Then he sat for some time in deep thought. At last he said:
"Gabriel, would you be willing to do something more to serve me?"
"Certainly," I replied; "anything."
"Would you go with me to-morrow night and tell this tale to the council of our Brotherhood? My own life and the lives of my friends, and the liberty of one dear to me, may depend upon your doing so."

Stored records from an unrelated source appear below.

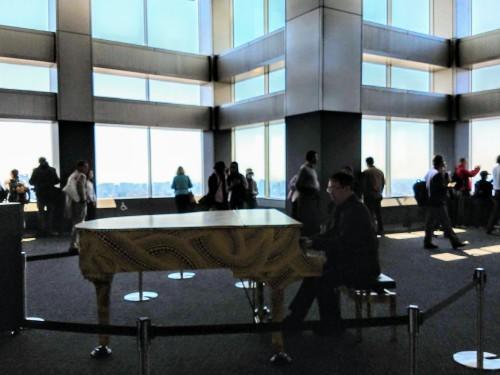 Omoide Piano - 都庁おもいでピアノ_a0057402_14581041.jpg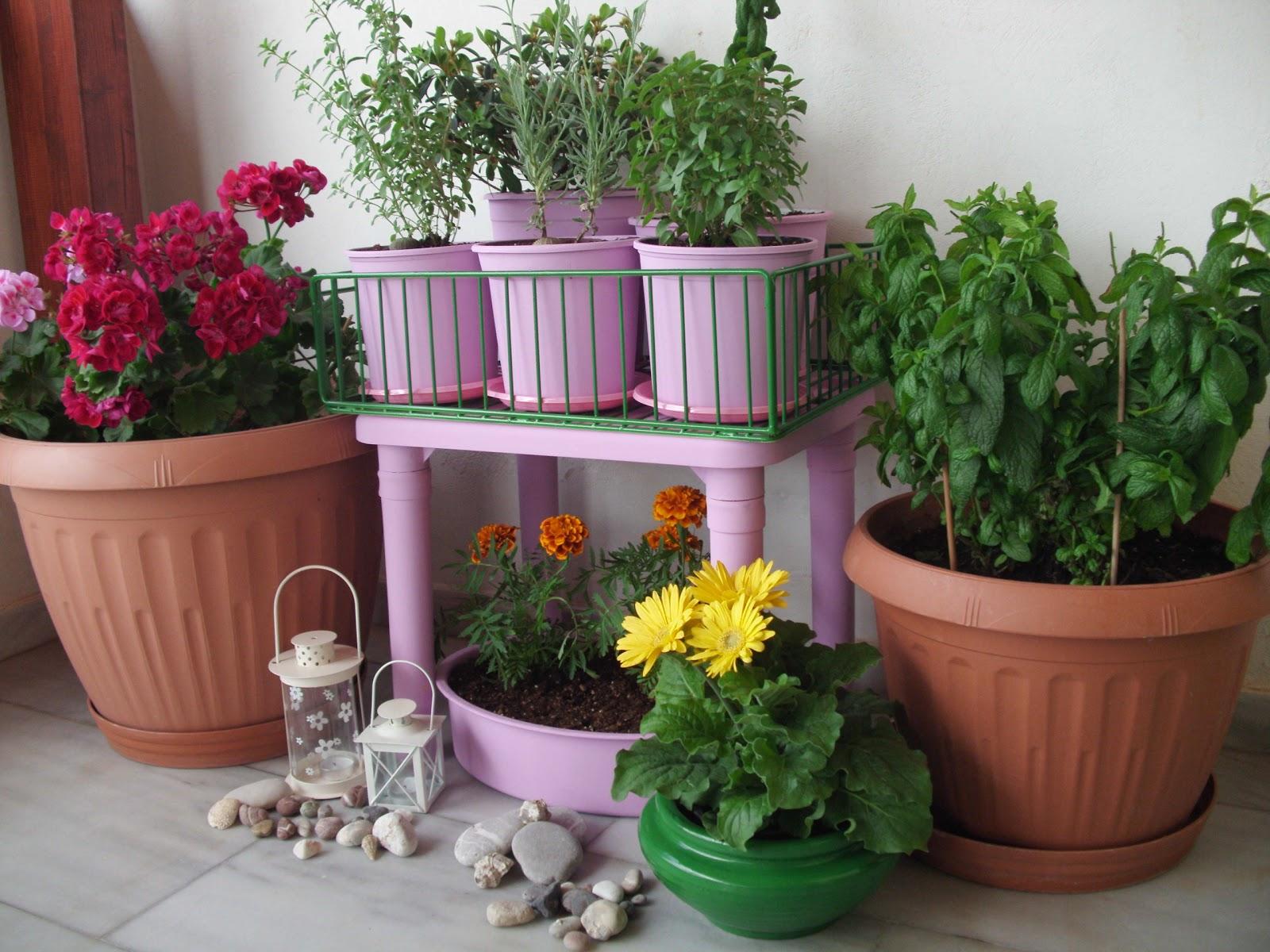 Φτιάξε μια όμορφη γωνιά στο μπαλκόνι σου με λουλούδια.
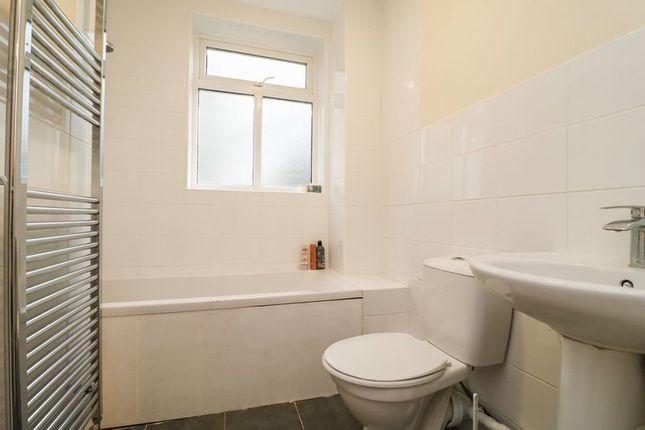 Bathroom of High Street South, Dunstable LU6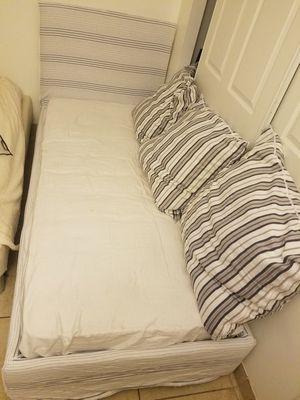 Bed Twin for Sale in North Miami Beach, FL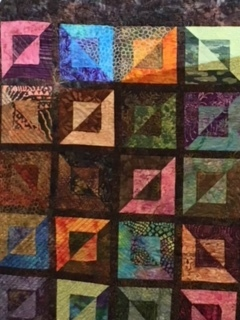 Traditional Quilt by Leslie Johnson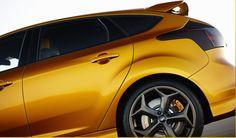 """Cada detalle exterior del Focus ST se diseñó para optimizar la estabilidad y el empuje a alta velocidad. El spoiler de techo integrado, los faros envolventes, la defensa con fascia baja y los rines de aluminio de 18"""" conjugan una experiencia única de manejo deportivo. #Ford #FocusST2013 Ford Focus, Control, Vehicles, Manual Transmission, Lineman, Stability, Lighthouses, Sporty, Thanks"""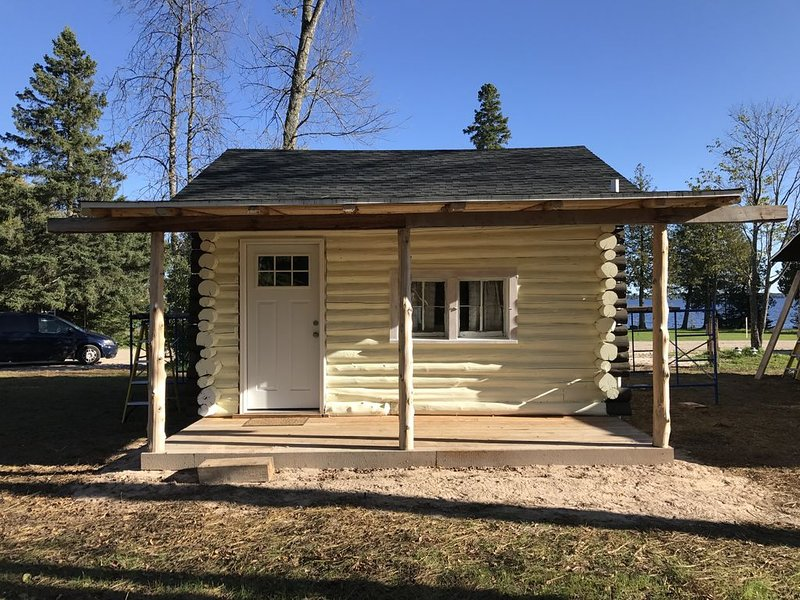 UP North Two Bedroom Cabin #2, alquiler de vacaciones en Mackinac County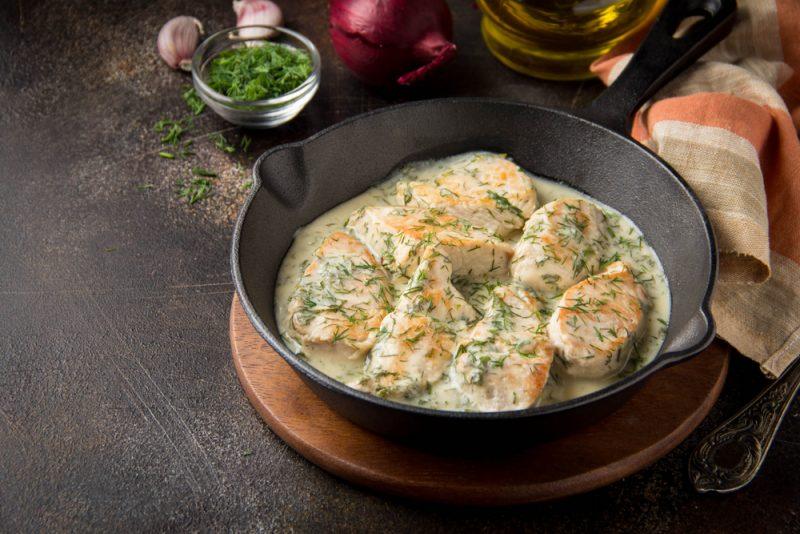 Рецепт второй: филе в сливочно грибном соусе.
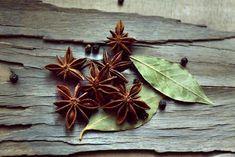 Alivie a síndrome do intestino irritável com estas 5 ervas curativas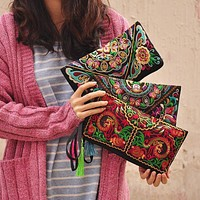 Women's Purses  Embroidered Clutch Bag / Wristlet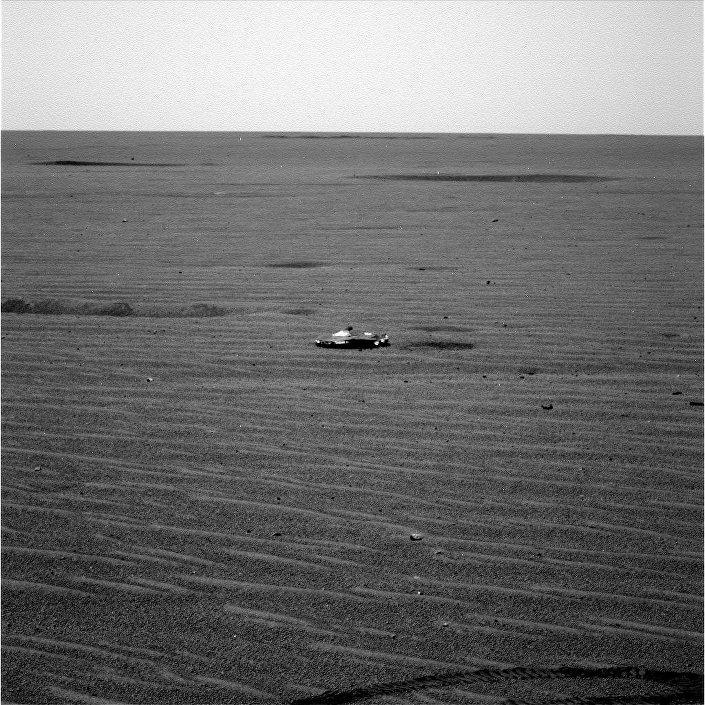 Foto do objeto estranho capturado pelo rover marciano Opportunity da NASA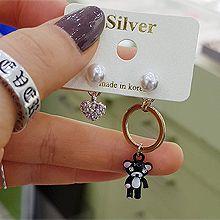 51897耳钉式, 心形, 动物心形 小熊 圆形 珍珠 不对称 珠子 后挂式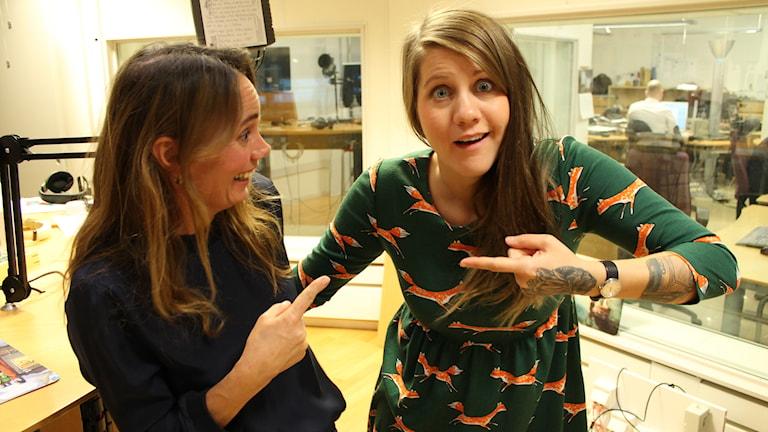 Emma Knyckare och författaren Gabriella Håkansson Foto: Anna Emanuelsson/Sveriges Radio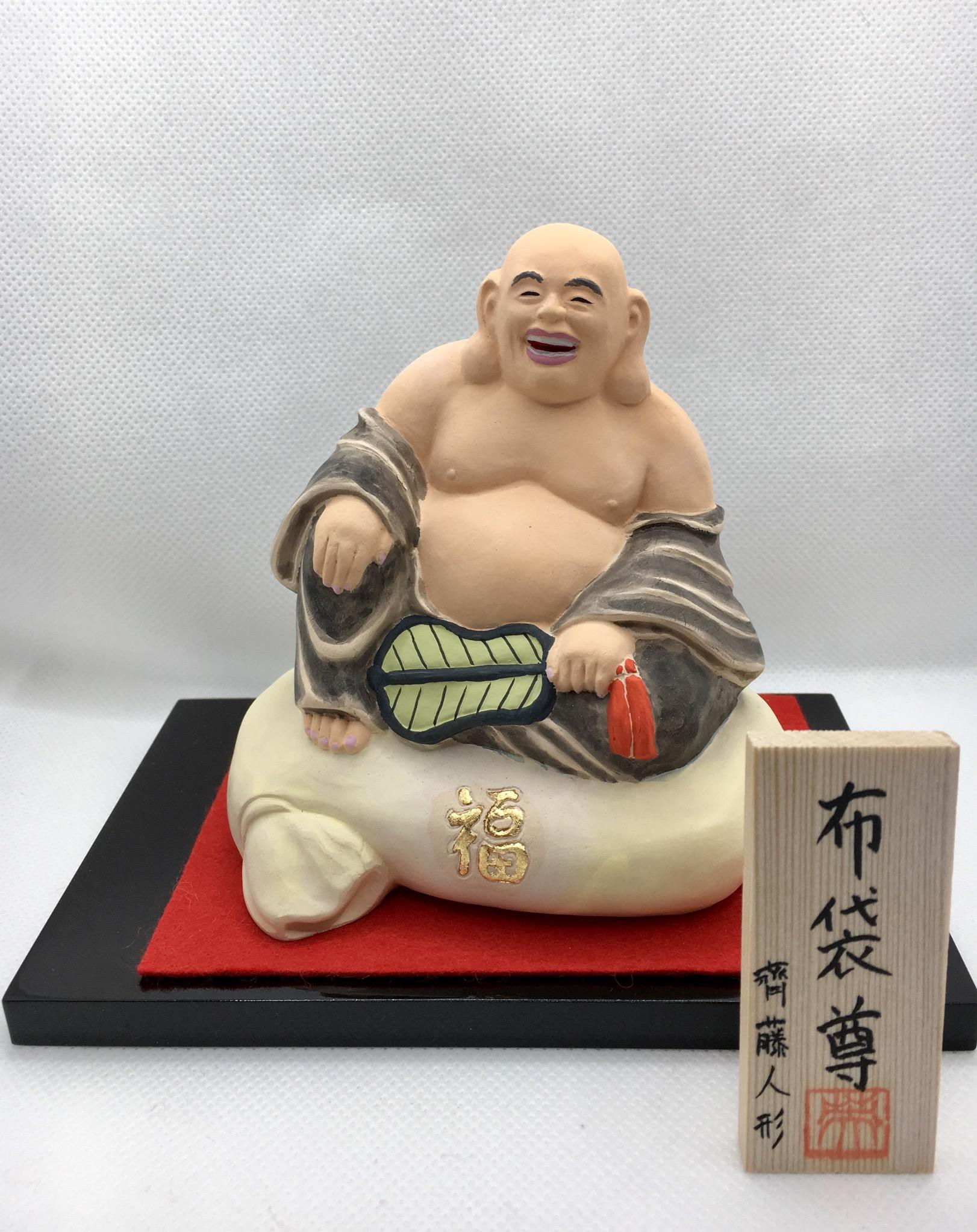 布袋尊は「ほていそん」と読み、七福神の1人として祀られている神様です。ご利益には無病息災や商売繁盛などがあるとされています。この布袋尊は、実際にいた僧侶がモデルとなっている珍しいケースとしても有名です。亡くなってからも多く目撃されたり、僧侶がいた場所だけ雪が積もらなかったりと、さまざまな逸話を残していることを受けて、崇拝されるようになりました。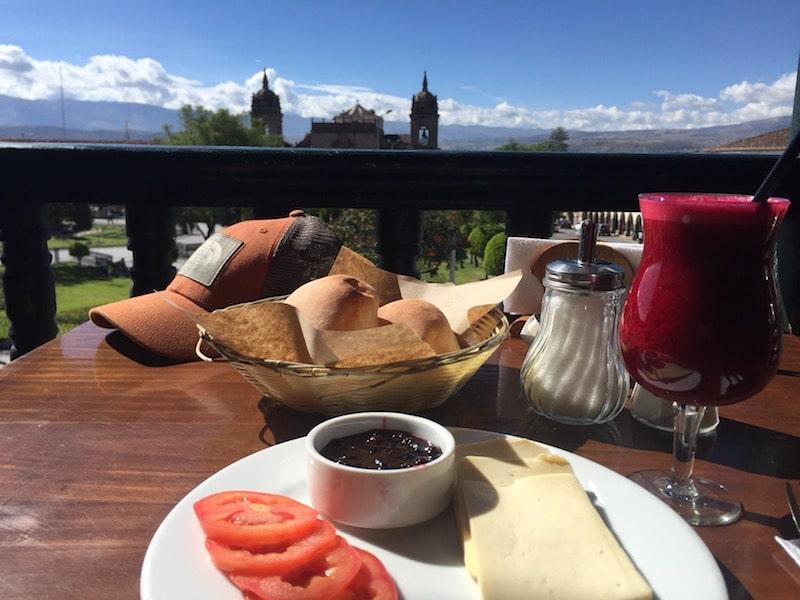 Frühstück im Café Via Via in Ayacucho
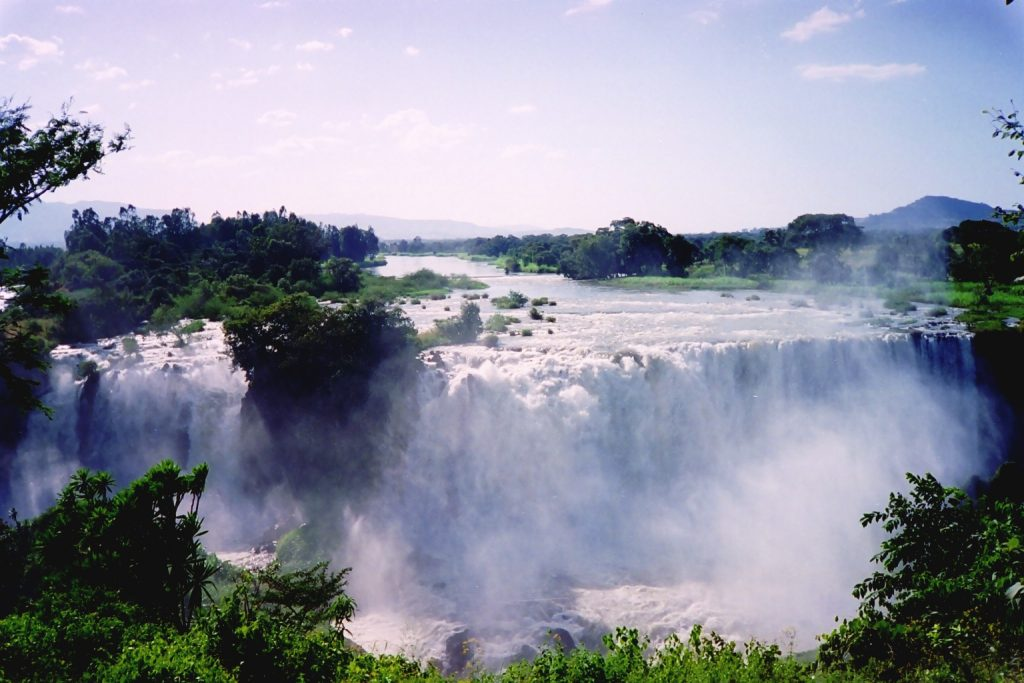 Blue_Nile_Falls-03,_by_CT_Snow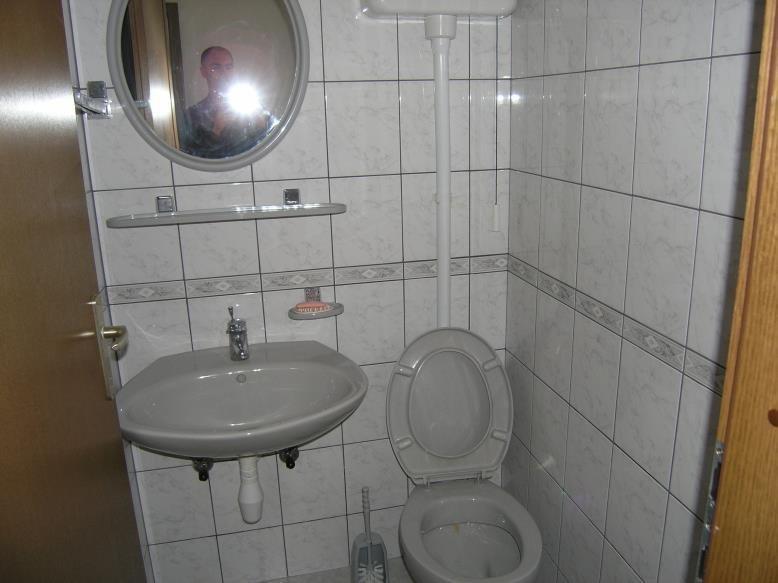 A2(6+2): toilet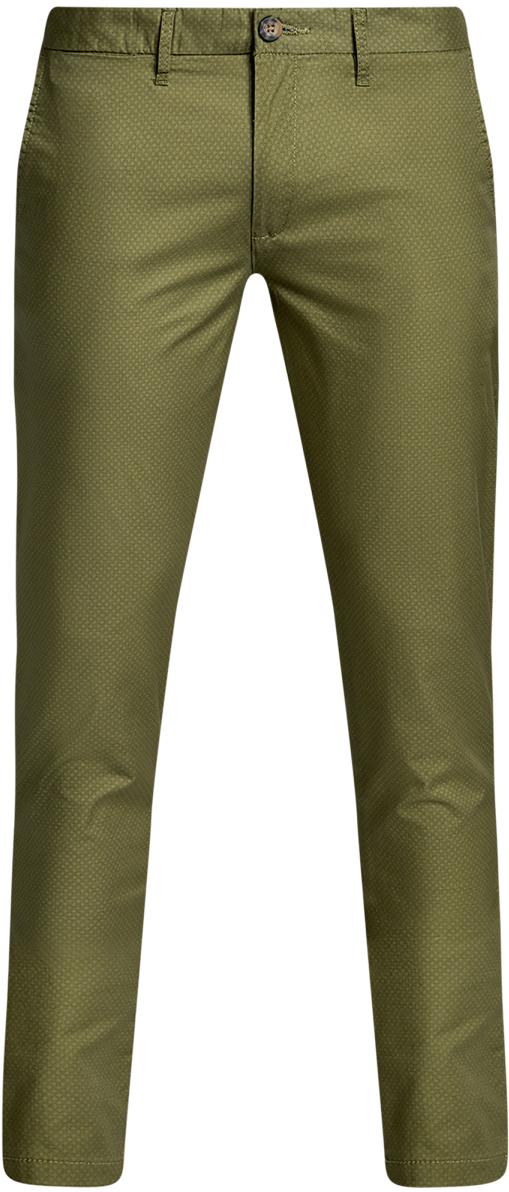 Брюки2L150100M/46645N/6669GМужские брюки oodji Lab выполнены из высококачественного материала. Модель-чинос стандартной посадки застегивается на пуговицу в поясе и ширинку на застежке-молнии. Пояс имеет шлевки для ремня. Спереди брюки дополнены втачными карманами, сзади - прорезными на пуговицах.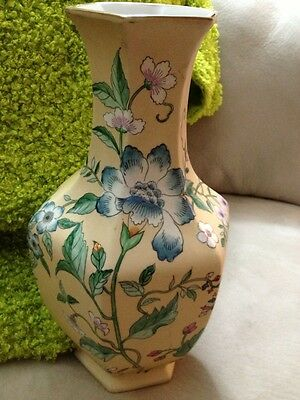 Vintage Stunning Asian Base Lovely Hand Painted Floral Design Very Large  14 In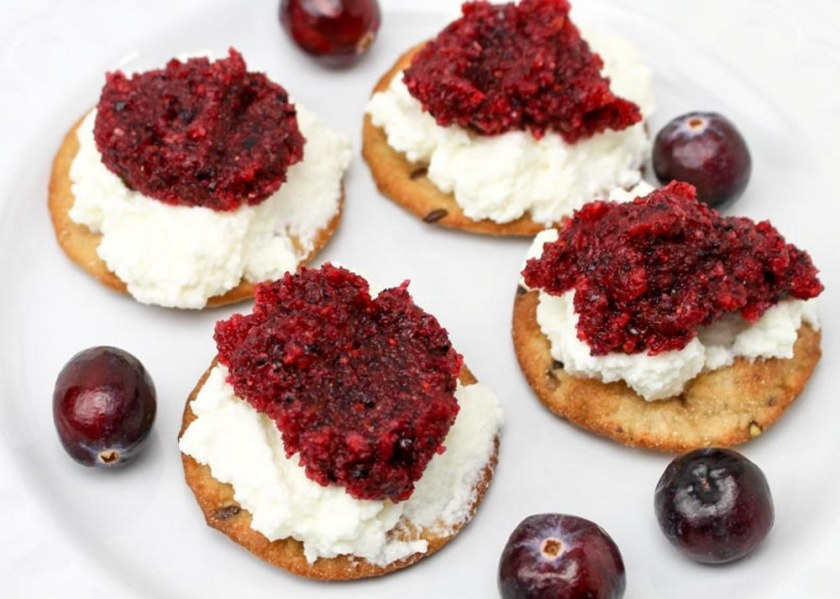 Cranberry Relish, Ricotta and Crackers Snack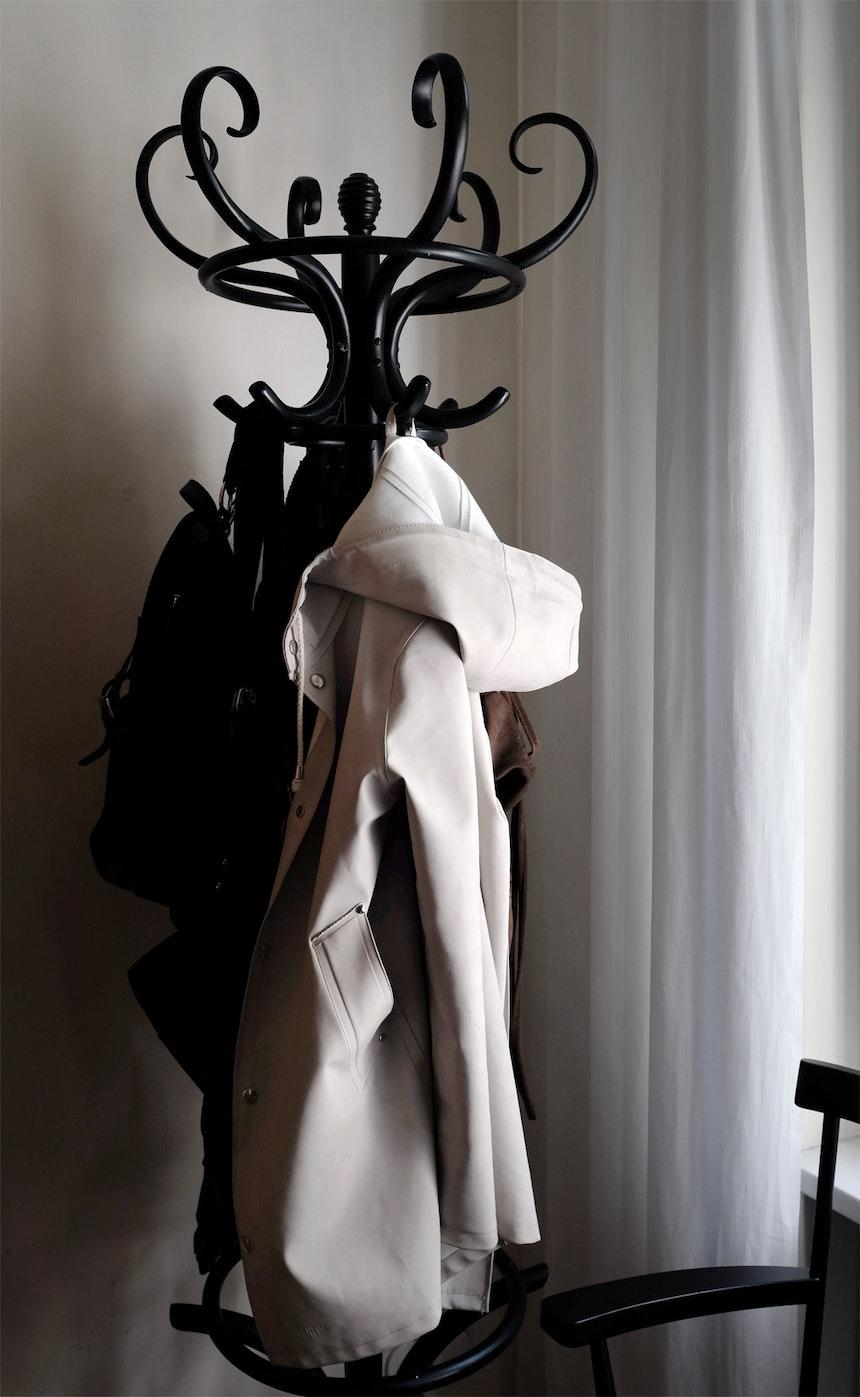 Vintage Fundstück, Garderobenständer aus Bugholz »Tschechische Krone«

"I shall go with you most willingly," I said. "To tell you the truth," I added, "While I cannot approve of your terrible Brotherhood, nevertheless what I have seen and heard tonight satisfies me that the Plutocrats should no longer cumber the earth with their presence. Men who can coolly plot, amid laughter, the death of ten million human beings, for the purpose of preserving their ill-gotten wealth and their ill-used power, should be exterminated from the face of the planet as enemies of mankind--as poisonous snakes--vermin."
He grasped my hand and thanked me.
It was pleasant to think, that night, that Estella loved me; that I had saved her; that we were under the same roof; and I wove visions in my brain brighter than the dreams of fairyland; and Estella moved everywhere amid them, a radiant angel.
CHAPTER XVIII.
THE EXECUTION
"Now, Gabriel," said Max, "I will have to blindfold you--not that I mistrust you, but that I have to satisfy the laws of our society and the scruples of others."